If you could depict human flourishing in one snapshot of one place, where would that be?
If you could encapsulate abandonment and solace, dismay and hope, fragmentation and restoration, in one small person’s story, how would it transpire?
Kate DiCamillo gifts us with all of that in this tenderhearted follow-up to her masterful novel, Raymie Nightingale.
Louisiana’s Way Home, by Kate DiCamillo
published in 2018 by Candlewick Press
227 pages
We met Louisiana back in Lister, Florida as she, Raymie Clarke, and Beverly Tapinski forged their heartbreaking, triumphant sisterhood, bonding over candy corn, baton twirling, and an epic dog-rescuing episode. This was a threesome whose fierce, healing friendship smote our hearts with the beauty of camaraderie in a daunting world. Their togetherness soothed like a chord’s resolution.
So when, at the outset of this account, Louisiana’s granny wakens her in the middle of the night and abruptly hustles her away from these friends, into the car and right out of state, all of our emotional hackles rise up. What in the world is Granny thinking?
DiCamillo patiently unfolds the tumult, the dismantling of Louisiana’s newly-stable world, allowing us to climb inside the skin of this lonely little girl who understands better than most that sundering — being torn away from the people you love, the centeredness of home — is a devastating curse.
She people’s her novel with the garden variety of homely people we’ve come to anticipate and relish in her stories, some who face the world with suspicion, hardness, and self-righteous indignation, others whose chests contain walrus-sized hearts of gentle warmth and whose hands hold out platefuls of double chocolate cake. Louisiana encounters them with a survivor’s mix of honesty, bold-faced lies, perceptiveness, wariness, humor, and profound understanding.
We encounter these folks right along with her, and with piercing clarity realize who we want to be in this troubled world, who we want to be for the Louisiana Elefantes we bump into along our way on this infinitesimally spinning planet.
With its powerful current of aching loss and abandonment, generous sprinkling of quirk and humor, and rich vision of the restorative force of lavish love and belonging, here is a novel to guide us and infuse us with hope.
Ages 9 and up, though it helps tremendously if you’ve previously read Raymie Nightingale which I recommended for slightly older readers. This one is a notch lighter in tone. Adults, these beautiful novels are for you, too.

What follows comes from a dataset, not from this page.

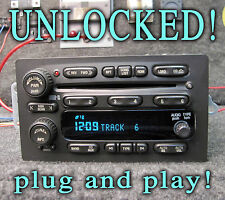 UNLOCKED! 2003 2004 2005 CHEVY GM GMC TRUCK SUV STEREO RADIO 6 CD DISC CHANGER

I loved this Middle Grade Book, and what a lovely review you put together! I love it!❤️
It’s one I could turn right around and read again 🙂
Yes, really cute! I liked Flora and Ulysses too!
[…] Louisiana’s Way Home Kate […]
[…] they are 14. Louisiana has left town with her grandmother (Louisiana’s Way Home), Beverly’s beloved dog, Buddy, has died, and she’s decided to also leave. For good. […]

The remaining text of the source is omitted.